Florentino's love began innocently enough while he was a virginal teenager delivering telegrams. One could say it was love at first sight, if you believe in that kind of thing. I'm not sure that I do. Fermina didn't seem too convinced of it either. After years of the two teens stealing glances of each other at Mass and in parks, after hundreds of letters secretly exchanged between the pair, after nearly two years engaged yet separated, the two lovers finally meet.

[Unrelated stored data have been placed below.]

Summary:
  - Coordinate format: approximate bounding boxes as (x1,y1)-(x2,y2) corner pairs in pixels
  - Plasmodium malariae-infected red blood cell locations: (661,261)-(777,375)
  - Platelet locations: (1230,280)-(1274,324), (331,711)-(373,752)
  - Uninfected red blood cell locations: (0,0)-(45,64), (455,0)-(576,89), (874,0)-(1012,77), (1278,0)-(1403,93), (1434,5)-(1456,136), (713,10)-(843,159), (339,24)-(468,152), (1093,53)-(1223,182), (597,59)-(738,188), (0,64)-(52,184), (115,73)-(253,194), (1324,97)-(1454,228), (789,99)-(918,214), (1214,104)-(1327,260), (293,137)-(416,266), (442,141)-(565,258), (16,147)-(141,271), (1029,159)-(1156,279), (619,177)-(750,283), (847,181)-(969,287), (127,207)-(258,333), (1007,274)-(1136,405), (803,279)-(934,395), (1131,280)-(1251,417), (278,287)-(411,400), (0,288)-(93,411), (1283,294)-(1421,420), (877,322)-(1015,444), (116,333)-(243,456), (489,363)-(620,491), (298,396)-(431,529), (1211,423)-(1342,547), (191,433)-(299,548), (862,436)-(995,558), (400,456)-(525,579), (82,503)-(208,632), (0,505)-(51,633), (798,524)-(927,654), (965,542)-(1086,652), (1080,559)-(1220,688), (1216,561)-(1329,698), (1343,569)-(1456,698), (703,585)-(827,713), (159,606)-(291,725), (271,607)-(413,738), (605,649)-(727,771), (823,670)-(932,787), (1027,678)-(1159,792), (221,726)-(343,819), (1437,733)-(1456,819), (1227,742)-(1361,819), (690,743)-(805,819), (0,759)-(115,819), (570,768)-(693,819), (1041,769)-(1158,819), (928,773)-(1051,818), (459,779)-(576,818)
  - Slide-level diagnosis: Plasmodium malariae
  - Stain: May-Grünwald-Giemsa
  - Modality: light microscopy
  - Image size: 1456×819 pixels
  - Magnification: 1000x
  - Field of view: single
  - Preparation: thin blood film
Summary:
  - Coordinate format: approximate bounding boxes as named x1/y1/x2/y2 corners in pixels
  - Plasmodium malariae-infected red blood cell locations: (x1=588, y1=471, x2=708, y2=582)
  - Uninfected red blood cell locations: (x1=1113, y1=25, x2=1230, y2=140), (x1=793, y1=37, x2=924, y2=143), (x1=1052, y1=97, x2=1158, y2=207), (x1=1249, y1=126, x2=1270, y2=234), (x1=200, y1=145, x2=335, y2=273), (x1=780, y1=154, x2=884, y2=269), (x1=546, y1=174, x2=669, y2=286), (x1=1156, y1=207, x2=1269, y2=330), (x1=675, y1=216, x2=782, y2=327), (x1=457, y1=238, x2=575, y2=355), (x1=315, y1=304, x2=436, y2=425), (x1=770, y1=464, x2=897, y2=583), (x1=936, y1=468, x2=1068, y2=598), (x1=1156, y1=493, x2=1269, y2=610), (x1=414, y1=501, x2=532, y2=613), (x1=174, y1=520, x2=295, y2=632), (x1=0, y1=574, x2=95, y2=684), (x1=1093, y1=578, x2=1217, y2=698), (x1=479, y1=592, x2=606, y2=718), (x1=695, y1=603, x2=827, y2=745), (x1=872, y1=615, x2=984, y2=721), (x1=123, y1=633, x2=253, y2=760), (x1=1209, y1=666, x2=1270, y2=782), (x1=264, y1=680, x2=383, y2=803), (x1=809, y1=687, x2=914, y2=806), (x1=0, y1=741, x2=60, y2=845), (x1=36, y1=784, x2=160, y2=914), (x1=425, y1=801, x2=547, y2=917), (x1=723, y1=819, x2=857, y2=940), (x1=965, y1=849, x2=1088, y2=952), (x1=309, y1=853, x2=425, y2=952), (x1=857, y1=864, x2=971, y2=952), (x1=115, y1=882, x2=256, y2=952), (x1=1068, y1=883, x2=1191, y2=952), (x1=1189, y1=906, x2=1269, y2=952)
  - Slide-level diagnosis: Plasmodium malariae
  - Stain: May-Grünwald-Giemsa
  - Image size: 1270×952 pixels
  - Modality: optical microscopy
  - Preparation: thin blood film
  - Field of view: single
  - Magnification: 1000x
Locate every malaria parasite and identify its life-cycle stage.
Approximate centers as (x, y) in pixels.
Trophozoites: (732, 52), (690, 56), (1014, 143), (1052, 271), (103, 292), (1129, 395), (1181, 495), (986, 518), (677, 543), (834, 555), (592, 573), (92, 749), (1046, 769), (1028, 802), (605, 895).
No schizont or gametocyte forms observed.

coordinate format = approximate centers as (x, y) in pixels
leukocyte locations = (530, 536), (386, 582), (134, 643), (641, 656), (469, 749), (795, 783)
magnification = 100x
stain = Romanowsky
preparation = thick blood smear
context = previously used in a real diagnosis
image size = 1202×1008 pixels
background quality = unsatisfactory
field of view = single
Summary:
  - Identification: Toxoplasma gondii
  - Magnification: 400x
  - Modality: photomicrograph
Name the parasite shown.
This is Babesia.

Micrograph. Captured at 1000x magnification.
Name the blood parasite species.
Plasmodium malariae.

Upon seeing Florentino, Fermina waves him away. "No, please. . . . Forget it," she tells him. "Today, when I saw you, I realized what is between us is nothing more than an illusion." An illusion, okay--I had it pegged as an obsession. I certainly wasn't convinced it was love. Although I'm not sure I'm ready to revisit that age-old question: What is love, anyway? I would like to know is this: Do you believe in love at first sight?
I believe people generally fall into two camps--Believers and Non-Believers. Generally, Believers claim to have experienced it. Ming falls into that category. He says he loved me since the first moment he laid eyes on my sweaty "monkey-butt-red-face" (his words) huffing it out on a grimy treadmill. I wasn't convinced of him so easily, but I'm not convinced of anyone too easily. I don't belly flop in when it comes to relationships, any relationships. I like to dip my big toe in when getting to know someone. Perhaps people like me can never experience Love at First Sight because we don't let ourselves. We need time to be convinced. I'm lucky Ming was persistent, not fifty-one years persistent like Florentino, but he did endure a couple weeks worth of near daily rejections before winning me over. Now that's Love.